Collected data
--------------------

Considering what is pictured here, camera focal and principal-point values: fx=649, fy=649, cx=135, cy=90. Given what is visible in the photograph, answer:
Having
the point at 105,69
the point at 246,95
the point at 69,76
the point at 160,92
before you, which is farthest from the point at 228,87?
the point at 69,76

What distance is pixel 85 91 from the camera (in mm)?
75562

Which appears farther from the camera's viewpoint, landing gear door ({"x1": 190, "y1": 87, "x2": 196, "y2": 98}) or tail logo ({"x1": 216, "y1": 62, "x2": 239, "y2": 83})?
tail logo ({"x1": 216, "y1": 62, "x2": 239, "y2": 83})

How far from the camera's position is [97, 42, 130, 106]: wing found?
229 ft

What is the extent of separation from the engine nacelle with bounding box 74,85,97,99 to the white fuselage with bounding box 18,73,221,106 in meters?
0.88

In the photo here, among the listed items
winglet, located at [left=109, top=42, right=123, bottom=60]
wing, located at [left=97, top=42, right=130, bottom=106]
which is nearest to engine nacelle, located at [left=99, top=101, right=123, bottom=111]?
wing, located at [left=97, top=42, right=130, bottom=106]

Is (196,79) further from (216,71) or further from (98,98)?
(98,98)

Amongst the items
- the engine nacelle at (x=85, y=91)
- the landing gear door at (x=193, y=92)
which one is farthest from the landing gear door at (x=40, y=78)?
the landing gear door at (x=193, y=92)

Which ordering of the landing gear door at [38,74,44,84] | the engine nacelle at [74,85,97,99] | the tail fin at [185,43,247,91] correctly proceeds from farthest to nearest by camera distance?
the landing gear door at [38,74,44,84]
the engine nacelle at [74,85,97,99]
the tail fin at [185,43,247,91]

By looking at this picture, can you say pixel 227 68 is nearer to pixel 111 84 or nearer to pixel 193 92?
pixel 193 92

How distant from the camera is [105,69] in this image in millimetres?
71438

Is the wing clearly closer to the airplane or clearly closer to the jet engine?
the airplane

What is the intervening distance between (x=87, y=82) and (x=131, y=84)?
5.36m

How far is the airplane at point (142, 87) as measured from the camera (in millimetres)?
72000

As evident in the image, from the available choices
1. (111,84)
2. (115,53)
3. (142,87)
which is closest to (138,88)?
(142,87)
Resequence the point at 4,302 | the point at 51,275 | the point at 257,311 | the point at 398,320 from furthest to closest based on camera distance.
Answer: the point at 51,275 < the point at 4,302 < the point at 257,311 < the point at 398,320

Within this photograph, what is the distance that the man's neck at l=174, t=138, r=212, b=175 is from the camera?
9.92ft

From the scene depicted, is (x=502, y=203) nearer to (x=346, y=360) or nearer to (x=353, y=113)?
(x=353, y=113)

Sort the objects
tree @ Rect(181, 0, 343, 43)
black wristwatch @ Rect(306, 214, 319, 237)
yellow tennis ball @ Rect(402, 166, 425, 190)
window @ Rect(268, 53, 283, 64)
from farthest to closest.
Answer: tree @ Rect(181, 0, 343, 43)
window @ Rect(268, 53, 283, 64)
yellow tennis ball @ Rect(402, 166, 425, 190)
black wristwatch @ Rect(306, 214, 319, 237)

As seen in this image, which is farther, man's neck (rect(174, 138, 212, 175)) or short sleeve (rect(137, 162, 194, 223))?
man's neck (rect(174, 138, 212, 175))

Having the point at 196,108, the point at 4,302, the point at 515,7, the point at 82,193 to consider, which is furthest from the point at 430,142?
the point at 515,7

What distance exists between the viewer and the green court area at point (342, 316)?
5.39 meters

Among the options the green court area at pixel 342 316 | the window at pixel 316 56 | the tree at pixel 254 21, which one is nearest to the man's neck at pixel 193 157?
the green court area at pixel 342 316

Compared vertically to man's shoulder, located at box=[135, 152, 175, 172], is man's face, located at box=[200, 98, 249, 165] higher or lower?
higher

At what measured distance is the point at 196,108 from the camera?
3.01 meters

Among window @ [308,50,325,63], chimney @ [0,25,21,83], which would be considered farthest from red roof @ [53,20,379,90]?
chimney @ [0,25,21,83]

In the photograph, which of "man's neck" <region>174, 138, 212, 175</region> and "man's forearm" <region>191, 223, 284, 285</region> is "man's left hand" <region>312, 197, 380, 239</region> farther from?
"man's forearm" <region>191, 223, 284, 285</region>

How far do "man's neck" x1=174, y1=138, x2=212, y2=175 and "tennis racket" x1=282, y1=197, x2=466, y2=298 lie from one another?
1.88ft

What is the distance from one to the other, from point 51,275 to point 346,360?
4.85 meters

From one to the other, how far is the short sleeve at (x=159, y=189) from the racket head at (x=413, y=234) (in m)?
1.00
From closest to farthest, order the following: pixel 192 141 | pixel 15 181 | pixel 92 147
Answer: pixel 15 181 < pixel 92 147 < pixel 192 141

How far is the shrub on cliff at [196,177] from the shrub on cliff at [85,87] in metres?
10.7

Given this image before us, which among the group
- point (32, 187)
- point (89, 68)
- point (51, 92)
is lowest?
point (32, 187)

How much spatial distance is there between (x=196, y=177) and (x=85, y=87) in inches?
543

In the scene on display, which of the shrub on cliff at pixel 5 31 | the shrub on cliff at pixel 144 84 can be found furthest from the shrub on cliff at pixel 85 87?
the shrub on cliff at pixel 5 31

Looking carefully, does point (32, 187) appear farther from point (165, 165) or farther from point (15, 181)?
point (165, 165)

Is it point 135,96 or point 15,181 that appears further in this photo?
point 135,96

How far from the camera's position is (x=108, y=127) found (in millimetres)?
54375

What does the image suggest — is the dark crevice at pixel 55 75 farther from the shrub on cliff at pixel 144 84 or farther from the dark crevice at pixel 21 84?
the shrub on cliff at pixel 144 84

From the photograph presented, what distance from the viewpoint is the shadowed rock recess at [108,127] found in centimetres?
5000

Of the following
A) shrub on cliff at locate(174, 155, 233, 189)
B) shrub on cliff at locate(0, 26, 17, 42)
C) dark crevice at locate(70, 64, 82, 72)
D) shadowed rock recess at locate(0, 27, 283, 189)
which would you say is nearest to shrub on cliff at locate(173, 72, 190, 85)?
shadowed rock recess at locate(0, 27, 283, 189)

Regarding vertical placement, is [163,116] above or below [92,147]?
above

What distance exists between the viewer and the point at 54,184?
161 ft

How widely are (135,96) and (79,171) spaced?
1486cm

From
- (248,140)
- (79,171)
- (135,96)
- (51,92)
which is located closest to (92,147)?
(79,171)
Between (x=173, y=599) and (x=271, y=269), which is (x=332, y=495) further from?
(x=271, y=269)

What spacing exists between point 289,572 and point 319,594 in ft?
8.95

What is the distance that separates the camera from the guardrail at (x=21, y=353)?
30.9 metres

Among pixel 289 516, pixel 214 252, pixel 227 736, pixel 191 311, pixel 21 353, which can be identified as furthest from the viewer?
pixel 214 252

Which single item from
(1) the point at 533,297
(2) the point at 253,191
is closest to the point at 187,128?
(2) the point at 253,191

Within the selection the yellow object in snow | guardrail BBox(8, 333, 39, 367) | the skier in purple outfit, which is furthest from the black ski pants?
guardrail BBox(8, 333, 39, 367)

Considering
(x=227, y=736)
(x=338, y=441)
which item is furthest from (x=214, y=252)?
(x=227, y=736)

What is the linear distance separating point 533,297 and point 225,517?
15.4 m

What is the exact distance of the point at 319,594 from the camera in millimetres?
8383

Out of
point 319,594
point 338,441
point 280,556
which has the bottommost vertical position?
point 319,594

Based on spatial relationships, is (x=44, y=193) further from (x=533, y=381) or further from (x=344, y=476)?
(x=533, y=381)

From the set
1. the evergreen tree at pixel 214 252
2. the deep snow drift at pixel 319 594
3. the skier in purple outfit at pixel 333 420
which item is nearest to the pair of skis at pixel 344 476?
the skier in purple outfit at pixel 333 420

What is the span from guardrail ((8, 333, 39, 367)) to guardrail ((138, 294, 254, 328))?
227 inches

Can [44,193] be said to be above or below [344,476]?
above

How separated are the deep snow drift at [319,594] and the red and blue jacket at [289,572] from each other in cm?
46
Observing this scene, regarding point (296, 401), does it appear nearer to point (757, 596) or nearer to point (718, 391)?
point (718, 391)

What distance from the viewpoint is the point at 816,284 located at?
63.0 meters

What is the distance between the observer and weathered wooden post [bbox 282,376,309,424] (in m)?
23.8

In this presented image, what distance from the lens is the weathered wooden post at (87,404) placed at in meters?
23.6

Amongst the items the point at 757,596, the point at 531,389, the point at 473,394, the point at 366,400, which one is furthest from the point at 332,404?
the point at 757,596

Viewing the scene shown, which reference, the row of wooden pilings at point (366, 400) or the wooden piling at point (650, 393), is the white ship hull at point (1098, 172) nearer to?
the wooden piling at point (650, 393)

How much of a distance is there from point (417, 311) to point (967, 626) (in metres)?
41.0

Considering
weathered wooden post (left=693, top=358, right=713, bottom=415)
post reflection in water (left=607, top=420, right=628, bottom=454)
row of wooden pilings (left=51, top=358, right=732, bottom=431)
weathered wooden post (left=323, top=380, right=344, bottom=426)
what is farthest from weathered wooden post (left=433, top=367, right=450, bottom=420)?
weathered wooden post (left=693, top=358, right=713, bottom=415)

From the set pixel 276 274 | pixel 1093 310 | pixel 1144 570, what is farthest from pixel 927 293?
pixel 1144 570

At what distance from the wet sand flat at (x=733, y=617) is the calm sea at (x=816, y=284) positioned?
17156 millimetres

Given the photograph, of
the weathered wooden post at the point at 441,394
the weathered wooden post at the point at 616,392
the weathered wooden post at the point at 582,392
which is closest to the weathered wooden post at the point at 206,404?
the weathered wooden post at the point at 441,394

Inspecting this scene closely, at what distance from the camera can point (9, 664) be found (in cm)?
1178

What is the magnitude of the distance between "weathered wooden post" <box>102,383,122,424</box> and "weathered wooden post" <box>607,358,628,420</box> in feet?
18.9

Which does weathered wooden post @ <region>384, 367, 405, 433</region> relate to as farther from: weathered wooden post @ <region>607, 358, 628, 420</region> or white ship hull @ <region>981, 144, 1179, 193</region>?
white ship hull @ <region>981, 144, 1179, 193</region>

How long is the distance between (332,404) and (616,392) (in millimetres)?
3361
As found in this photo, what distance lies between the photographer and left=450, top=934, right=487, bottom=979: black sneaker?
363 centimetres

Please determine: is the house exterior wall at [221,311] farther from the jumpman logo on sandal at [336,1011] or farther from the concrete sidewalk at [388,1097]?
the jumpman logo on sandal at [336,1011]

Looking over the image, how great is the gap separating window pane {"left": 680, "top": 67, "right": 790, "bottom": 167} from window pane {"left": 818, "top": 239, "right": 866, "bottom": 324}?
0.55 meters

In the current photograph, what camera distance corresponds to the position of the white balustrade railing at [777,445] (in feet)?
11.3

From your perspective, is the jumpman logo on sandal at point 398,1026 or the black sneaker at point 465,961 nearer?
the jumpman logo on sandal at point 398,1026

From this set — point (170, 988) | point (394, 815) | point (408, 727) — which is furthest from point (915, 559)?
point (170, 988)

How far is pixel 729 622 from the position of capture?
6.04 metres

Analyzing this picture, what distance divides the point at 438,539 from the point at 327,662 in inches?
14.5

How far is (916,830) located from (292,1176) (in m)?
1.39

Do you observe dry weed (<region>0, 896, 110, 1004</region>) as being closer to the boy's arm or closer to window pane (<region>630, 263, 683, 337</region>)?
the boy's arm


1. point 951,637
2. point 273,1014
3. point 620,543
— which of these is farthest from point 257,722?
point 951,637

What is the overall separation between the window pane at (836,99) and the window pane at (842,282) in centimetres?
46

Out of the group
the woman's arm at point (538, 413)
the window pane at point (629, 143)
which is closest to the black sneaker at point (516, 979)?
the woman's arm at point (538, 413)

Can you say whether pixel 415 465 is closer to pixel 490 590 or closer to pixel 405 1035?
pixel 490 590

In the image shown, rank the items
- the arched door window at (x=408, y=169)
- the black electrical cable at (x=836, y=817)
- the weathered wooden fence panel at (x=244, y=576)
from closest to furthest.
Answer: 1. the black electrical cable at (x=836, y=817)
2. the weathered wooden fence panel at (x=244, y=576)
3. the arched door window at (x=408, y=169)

--------------------

AIM OF THE EXERCISE
Only the lines from the one with "1. point 951,637" through the end of the material are wanted; copy them exactly, both ends included.

THE OUTPUT
1. point 951,637
2. point 273,1014
3. point 620,543
— which of these is farthest from point 257,722?
point 951,637

What is the overall separation between the window pane at (836,99) and the window pane at (842,282) in centimetres?
46

Out of the group
the woman's arm at point (538, 413)
the window pane at point (629, 143)
which is closest to the black sneaker at point (516, 979)?
the woman's arm at point (538, 413)

Can you say whether pixel 415 465 is closer to pixel 490 590 or closer to pixel 405 1035?
pixel 490 590

In the image shown, rank the items
- the arched door window at (x=408, y=169)
- the black electrical cable at (x=836, y=817)
- the weathered wooden fence panel at (x=244, y=576)
from closest to furthest.
Answer: 1. the black electrical cable at (x=836, y=817)
2. the weathered wooden fence panel at (x=244, y=576)
3. the arched door window at (x=408, y=169)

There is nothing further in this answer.